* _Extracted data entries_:
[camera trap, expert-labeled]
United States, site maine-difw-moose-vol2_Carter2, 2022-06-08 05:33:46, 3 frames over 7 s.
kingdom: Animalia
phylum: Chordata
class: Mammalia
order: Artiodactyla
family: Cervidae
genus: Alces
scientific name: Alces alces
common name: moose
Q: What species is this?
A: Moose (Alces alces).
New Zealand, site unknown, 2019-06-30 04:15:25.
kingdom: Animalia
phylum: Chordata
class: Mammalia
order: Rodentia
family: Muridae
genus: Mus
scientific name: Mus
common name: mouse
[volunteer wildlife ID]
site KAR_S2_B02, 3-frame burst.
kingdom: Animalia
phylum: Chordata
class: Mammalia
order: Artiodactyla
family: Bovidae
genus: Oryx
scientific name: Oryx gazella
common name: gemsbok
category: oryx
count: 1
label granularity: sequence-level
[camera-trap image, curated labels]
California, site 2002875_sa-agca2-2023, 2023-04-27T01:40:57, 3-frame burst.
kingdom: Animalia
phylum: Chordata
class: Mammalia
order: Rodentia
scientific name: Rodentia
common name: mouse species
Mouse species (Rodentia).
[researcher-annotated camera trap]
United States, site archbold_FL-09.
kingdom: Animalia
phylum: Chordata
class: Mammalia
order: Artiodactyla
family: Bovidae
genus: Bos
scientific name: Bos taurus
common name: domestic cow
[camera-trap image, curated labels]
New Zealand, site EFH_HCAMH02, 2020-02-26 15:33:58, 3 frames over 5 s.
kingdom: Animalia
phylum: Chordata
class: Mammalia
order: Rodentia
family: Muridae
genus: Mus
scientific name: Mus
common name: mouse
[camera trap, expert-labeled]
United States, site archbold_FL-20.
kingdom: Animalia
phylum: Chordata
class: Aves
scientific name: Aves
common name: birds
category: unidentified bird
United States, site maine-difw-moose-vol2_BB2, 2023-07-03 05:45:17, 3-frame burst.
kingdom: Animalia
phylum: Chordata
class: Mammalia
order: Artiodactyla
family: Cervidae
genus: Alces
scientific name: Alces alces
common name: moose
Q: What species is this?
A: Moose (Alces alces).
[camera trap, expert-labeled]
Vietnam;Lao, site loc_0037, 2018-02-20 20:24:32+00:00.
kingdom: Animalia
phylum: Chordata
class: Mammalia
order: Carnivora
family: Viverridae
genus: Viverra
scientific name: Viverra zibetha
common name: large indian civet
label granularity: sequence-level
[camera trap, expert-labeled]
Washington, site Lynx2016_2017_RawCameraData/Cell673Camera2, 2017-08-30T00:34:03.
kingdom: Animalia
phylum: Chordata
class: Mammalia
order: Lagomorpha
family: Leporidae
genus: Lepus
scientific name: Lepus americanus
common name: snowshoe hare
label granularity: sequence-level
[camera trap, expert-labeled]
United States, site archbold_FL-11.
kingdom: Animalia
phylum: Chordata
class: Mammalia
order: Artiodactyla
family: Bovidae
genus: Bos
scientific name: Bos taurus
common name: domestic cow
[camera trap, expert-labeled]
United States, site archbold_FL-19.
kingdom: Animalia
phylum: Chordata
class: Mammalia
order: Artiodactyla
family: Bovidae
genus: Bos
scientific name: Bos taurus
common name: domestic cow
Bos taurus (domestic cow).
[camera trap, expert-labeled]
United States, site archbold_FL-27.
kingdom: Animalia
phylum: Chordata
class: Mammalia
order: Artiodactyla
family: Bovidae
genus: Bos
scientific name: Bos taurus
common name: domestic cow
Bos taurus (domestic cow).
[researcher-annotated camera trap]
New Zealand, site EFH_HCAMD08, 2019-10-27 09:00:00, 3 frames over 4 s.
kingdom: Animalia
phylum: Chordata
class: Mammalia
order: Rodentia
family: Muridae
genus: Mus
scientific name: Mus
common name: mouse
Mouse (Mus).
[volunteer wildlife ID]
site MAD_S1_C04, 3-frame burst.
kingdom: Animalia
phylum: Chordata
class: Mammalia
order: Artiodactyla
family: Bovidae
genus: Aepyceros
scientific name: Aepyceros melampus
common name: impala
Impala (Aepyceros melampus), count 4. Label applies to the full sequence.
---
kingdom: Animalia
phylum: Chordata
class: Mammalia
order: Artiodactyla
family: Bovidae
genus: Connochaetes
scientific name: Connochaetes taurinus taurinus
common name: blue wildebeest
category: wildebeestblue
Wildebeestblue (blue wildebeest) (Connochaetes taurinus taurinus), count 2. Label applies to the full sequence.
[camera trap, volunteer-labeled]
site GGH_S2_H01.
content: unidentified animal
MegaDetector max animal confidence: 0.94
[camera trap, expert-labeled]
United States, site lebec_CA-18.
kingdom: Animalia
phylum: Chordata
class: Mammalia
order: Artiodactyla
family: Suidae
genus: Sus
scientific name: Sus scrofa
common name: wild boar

* _Your goal_:
Line by line, reproduce the data above exactly.

* _Answer to the exercise_:
[camera trap, expert-labeled]
United States, site maine-difw-moose-vol2_Carter2, 2022-06-08 05:33:46, 3 frames over 7 s.
kingdom: Animalia
phylum: Chordata
class: Mammalia
order: Artiodactyla
family: Cervidae
genus: Alces
scientific name: Alces alces
common name: moose
Q: What species is this?
A: Moose (Alces alces).
New Zealand, site unknown, 2019-06-30 04:15:25.
kingdom: Animalia
phylum: Chordata
class: Mammalia
order: Rodentia
family: Muridae
genus: Mus
scientific name: Mus
common name: mouse
[volunteer wildlife ID]
site KAR_S2_B02, 3-frame burst.
kingdom: Animalia
phylum: Chordata
class: Mammalia
order: Artiodactyla
family: Bovidae
genus: Oryx
scientific name: Oryx gazella
common name: gemsbok
category: oryx
count: 1
label granularity: sequence-level
[camera-trap image, curated labels]
California, site 2002875_sa-agca2-2023, 2023-04-27T01:40:57, 3-frame burst.
kingdom: Animalia
phylum: Chordata
class: Mammalia
order: Rodentia
scientific name: Rodentia
common name: mouse species
Mouse species (Rodentia).
[researcher-annotated camera trap]
United States, site archbold_FL-09.
kingdom: Animalia
phylum: Chordata
class: Mammalia
order: Artiodactyla
family: Bovidae
genus: Bos
scientific name: Bos taurus
common name: domestic cow
[camera-trap image, curated labels]
New Zealand, site EFH_HCAMH02, 2020-02-26 15:33:58, 3 frames over 5 s.
kingdom: Animalia
phylum: Chordata
class: Mammalia
order: Rodentia
family: Muridae
genus: Mus
scientific name: Mus
common name: mouse
[camera trap, expert-labeled]
United States, site archbold_FL-20.
kingdom: Animalia
phylum: Chordata
class: Aves
scientific name: Aves
common name: birds
category: unidentified bird
United States, site maine-difw-moose-vol2_BB2, 2023-07-03 05:45:17, 3-frame burst.
kingdom: Animalia
phylum: Chordata
class: Mammalia
order: Artiodactyla
family: Cervidae
genus: Alces
scientific name: Alces alces
common name: moose
Q: What species is this?
A: Moose (Alces alces).
[camera trap, expert-labeled]
Vietnam;Lao, site loc_0037, 2018-02-20 20:24:32+00:00.
kingdom: Animalia
phylum: Chordata
class: Mammalia
order: Carnivora
family: Viverridae
genus: Viverra
scientific name: Viverra zibetha
common name: large indian civet
label granularity: sequence-level
[camera trap, expert-labeled]
Washington, site Lynx2016_2017_RawCameraData/Cell673Camera2, 2017-08-30T00:34:03.
kingdom: Animalia
phylum: Chordata
class: Mammalia
order: Lagomorpha
family: Leporidae
genus: Lepus
scientific name: Lepus americanus
common name: snowshoe hare
label granularity: sequence-level
[camera trap, expert-labeled]
United States, site archbold_FL-11.
kingdom: Animalia
phylum: Chordata
class: Mammalia
order: Artiodactyla
family: Bovidae
genus: Bos
scientific name: Bos taurus
common name: domestic cow
[camera trap, expert-labeled]
United States, site archbold_FL-19.
kingdom: Animalia
phylum: Chordata
class: Mammalia
order: Artiodactyla
family: Bovidae
genus: Bos
scientific name: Bos taurus
common name: domestic cow
Bos taurus (domestic cow).
[camera trap, expert-labeled]
United States, site archbold_FL-27.
kingdom: Animalia
phylum: Chordata
class: Mammalia
order: Artiodactyla
family: Bovidae
genus: Bos
scientific name: Bos taurus
common name: domestic cow
Bos taurus (domestic cow).
[researcher-annotated camera trap]
New Zealand, site EFH_HCAMD08, 2019-10-27 09:00:00, 3 frames over 4 s.
kingdom: Animalia
phylum: Chordata
class: Mammalia
order: Rodentia
family: Muridae
genus: Mus
scientific name: Mus
common name: mouse
Mouse (Mus).
[volunteer wildlife ID]
site MAD_S1_C04, 3-frame burst.
kingdom: Animalia
phylum: Chordata
class: Mammalia
order: Artiodactyla
family: Bovidae
genus: Aepyceros
scientific name: Aepyceros melampus
common name: impala
Impala (Aepyceros melampus), count 4. Label applies to the full sequence.
---
kingdom: Animalia
phylum: Chordata
class: Mammalia
order: Artiodactyla
family: Bovidae
genus: Connochaetes
scientific name: Connochaetes taurinus taurinus
common name: blue wildebeest
category: wildebeestblue
Wildebeestblue (blue wildebeest) (Connochaetes taurinus taurinus), count 2. Label applies to the full sequence.
[camera trap, volunteer-labeled]
site GGH_S2_H01.
content: unidentified animal
MegaDetector max animal confidence: 0.94
[camera trap, expert-labeled]
United States, site lebec_CA-18.
kingdom: Animalia
phylum: Chordata
class: Mammalia
order: Artiodactyla
family: Suidae
genus: Sus
scientific name: Sus scrofa
common name: wild boar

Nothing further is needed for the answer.